### DOCUMENT EXCERPT

MY JOB IS TO DAILY ENGAGE IN FAILURE…

July 23rd, 2017

Every morning as I sit down to this keyboard I remind myself of Walter Mosley’s revelation that:

Writing is a kind of guerilla warfare; there is no vacation, no leave, no relief. In actuality there is very little chance of victory.

Nick Laird, writing in My lists say things like 1. buy milk. 2. call Dad. 3. finish novel for The Guardian, echoes Mosley sentiment:

A writer’s life is a cycle of trying to get to their work, sitting staring at the blank screen, wandering off, steering their reluctant bodies back—or at least mine is. I imagine it’s quite something to hear a musician make music or watch an artist paint, but the writer practising their art is someone engaged in failure. Or mostly in failure. There are no hard and fast rules about writing but certain principles can be discerned.

######

▶ **TO-DO LIST**:
[A] In the post about writing as daily failure, what kind of warfare does Walter Mosley compare writing to?
[B] Carry the post about writing as daily failure forward from its final sentence, in the same voice.

### INFORMATION PROVIDED

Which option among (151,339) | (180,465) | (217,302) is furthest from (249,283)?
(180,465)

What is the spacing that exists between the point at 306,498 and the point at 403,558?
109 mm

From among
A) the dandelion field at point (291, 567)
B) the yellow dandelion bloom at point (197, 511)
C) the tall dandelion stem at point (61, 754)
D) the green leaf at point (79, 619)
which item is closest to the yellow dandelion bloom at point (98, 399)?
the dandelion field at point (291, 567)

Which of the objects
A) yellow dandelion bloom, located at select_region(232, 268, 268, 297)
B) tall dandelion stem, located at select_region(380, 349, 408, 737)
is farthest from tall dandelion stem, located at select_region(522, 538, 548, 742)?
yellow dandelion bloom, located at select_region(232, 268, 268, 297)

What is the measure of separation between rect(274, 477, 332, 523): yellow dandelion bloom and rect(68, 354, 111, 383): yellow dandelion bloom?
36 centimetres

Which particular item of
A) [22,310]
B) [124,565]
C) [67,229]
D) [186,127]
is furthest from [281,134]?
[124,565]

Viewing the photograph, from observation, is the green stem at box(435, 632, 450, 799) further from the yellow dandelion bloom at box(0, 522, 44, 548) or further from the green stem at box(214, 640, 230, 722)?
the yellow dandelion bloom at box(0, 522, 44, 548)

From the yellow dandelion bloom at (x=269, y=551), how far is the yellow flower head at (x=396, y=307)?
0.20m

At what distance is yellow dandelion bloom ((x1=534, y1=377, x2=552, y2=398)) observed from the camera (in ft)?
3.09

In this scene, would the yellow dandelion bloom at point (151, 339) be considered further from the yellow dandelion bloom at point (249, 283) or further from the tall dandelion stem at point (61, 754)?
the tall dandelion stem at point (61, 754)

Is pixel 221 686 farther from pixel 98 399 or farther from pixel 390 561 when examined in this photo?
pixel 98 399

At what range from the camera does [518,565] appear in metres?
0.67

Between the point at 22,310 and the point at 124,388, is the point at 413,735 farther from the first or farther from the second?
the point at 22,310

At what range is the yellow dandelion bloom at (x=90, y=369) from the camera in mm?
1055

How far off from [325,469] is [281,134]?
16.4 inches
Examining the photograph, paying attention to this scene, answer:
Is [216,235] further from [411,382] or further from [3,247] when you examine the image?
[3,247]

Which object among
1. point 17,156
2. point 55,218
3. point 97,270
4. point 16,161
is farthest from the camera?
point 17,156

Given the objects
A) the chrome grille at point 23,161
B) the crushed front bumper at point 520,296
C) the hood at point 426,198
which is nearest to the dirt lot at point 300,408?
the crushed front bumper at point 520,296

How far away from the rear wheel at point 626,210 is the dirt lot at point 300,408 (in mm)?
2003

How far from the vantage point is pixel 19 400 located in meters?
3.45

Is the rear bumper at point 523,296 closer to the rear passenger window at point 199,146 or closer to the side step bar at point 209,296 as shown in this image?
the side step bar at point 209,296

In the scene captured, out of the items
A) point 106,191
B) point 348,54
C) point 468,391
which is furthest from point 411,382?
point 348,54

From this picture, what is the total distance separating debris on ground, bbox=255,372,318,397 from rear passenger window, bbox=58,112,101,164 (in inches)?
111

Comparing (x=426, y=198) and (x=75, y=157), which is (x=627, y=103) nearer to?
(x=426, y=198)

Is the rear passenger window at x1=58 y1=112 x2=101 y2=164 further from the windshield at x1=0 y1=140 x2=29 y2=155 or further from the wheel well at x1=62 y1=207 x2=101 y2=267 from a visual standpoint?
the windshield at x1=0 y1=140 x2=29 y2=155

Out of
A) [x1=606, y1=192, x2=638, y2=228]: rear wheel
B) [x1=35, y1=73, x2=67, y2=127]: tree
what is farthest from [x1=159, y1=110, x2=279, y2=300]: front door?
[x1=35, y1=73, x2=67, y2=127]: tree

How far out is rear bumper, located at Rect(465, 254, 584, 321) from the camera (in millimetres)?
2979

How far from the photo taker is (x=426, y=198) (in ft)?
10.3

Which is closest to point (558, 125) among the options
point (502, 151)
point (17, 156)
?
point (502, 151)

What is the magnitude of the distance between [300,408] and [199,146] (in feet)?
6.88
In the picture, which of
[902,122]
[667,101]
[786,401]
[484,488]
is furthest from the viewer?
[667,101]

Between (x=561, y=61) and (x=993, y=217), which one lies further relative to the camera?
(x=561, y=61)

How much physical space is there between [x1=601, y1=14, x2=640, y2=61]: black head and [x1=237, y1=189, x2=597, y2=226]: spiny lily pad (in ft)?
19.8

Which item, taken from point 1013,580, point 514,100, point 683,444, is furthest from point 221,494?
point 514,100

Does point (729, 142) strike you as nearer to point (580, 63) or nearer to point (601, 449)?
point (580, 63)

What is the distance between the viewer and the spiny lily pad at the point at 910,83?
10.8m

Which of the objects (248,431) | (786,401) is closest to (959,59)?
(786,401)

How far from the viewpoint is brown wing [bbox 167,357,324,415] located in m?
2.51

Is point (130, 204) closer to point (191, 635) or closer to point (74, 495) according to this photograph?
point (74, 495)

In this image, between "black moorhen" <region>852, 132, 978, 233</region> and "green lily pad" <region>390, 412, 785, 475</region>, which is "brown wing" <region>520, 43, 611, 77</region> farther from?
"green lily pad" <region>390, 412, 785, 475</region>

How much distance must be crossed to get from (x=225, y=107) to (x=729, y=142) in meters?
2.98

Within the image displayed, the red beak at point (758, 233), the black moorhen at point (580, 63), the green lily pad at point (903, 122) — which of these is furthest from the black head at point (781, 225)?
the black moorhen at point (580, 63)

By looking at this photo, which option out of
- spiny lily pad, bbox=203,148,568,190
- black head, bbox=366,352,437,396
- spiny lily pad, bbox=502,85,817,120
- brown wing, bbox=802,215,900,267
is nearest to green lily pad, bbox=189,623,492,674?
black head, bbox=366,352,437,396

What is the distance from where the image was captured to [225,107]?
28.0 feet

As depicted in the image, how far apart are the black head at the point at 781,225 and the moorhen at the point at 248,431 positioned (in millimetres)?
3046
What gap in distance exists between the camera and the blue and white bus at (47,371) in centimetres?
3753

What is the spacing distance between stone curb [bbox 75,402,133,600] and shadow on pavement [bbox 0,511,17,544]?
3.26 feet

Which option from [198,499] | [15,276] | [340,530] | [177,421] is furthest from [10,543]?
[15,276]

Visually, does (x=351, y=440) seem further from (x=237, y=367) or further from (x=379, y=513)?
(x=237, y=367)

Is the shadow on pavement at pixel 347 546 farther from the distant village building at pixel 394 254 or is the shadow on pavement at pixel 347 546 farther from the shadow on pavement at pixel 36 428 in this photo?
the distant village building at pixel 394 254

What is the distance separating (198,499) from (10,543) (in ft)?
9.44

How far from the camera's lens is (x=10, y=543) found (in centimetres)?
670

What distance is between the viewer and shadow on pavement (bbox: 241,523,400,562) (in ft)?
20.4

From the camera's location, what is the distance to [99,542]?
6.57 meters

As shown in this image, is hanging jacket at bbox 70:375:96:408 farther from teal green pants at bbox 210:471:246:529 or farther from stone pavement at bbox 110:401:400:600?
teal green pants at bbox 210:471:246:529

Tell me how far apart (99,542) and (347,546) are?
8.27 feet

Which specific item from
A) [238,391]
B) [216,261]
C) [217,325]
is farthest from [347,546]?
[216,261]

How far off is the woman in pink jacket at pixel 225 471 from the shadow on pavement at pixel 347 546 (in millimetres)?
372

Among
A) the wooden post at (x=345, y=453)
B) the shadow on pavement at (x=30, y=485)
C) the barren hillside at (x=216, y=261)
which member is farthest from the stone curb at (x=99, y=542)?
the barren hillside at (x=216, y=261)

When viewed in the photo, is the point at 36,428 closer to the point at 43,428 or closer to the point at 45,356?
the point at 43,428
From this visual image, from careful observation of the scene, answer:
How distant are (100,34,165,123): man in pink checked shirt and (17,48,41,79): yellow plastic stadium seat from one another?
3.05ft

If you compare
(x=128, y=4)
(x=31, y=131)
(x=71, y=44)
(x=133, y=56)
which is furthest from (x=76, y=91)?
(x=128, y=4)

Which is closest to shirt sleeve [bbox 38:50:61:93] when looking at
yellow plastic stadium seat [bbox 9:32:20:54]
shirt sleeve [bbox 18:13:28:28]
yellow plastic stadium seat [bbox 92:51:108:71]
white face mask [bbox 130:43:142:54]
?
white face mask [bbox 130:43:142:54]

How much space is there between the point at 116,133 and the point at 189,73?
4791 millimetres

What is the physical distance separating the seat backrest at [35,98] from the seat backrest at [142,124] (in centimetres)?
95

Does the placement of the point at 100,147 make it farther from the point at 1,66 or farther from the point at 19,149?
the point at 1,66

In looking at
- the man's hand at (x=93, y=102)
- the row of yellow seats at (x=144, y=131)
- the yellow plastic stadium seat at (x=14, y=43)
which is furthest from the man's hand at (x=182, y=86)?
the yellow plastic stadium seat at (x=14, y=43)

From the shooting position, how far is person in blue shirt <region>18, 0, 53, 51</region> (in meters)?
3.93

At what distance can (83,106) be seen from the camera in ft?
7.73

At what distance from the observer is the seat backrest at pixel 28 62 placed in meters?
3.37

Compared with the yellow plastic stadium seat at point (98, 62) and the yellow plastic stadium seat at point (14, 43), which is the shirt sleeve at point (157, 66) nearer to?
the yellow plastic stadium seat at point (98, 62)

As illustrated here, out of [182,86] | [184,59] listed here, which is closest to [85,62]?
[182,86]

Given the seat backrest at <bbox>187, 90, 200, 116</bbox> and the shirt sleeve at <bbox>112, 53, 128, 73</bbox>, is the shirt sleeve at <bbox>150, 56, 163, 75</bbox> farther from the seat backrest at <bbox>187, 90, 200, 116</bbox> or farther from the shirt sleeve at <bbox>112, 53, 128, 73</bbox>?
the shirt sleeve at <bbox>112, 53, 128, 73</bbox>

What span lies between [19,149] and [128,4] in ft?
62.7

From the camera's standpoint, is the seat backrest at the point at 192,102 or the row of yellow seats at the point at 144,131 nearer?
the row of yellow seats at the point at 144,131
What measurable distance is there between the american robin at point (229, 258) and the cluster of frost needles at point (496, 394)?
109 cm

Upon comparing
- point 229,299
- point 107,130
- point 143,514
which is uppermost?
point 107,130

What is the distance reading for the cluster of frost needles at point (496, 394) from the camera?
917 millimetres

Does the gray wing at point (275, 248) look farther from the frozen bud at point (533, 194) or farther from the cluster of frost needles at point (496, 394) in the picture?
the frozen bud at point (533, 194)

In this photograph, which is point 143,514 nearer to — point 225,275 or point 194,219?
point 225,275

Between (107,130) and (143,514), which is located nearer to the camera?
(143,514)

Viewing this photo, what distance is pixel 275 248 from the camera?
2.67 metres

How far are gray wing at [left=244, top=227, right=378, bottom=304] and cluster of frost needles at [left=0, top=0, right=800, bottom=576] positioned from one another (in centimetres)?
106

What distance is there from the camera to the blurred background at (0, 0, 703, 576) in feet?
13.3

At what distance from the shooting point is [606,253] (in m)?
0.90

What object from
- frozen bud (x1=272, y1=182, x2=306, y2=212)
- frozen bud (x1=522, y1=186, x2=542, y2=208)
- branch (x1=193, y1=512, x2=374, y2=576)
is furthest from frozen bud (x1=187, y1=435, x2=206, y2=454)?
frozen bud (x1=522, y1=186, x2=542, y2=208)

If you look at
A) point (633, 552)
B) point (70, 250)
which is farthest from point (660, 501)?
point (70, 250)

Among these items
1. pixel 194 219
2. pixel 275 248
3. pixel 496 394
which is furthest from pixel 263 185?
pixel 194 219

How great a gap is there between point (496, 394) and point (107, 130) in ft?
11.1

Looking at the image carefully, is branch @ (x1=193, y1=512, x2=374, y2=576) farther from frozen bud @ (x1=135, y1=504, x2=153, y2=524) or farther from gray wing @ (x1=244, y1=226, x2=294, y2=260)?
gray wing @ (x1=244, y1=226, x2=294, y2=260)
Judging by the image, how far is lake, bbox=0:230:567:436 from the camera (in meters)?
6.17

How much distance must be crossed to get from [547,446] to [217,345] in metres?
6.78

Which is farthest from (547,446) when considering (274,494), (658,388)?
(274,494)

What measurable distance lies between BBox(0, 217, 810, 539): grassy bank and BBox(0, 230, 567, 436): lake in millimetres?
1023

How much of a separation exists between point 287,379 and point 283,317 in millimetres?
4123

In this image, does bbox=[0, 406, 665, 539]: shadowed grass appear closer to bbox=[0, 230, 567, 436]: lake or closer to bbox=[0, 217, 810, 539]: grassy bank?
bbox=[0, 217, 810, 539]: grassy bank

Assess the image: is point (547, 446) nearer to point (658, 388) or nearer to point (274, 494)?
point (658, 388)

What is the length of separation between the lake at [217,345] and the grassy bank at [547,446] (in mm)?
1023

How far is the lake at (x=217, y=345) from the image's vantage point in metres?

######

▶ **PER-TASK OUTPUTS**:
[A] Guerilla warfare.

[B]
Yes they can. Laird concludes:

Reading through this, I sound vaguely competent and productive. Well, I don’t feel like that. I feel like a mess. My lists are scattered round the flat and say things like—1. buy milk, 2. call Dad, 3. finish novel—so perhaps it is no wonder that I only ever get a few things checked off. This mess of life is something you just have to wade through: the art of life is in the writing, is in scraping pattern out of that chaos of daily circumstance, is in finding the right details to speak for the whole, and when that happens, when a kind of flow state emerges, and you’re completely lost in your work, there’s an immense happiness in getting it down right.

Yes.

One Response to “MY JOB IS TO DAILY ENGAGE IN FAILURE…”

  1. Jeff Hess says:

    I’ve long been a fan of environmental sounds while I write, but Laird introduced me to a concept I was not familiar with: Brown Noise. Brown in this case is short for Brownian Motion, which, in a really hot cup of tea, gave our galaxy the Infinite Improbability Drive.

    I also found, as is often the case when browsing YouTube, a page of of Rain Sounds.

    Enjoy.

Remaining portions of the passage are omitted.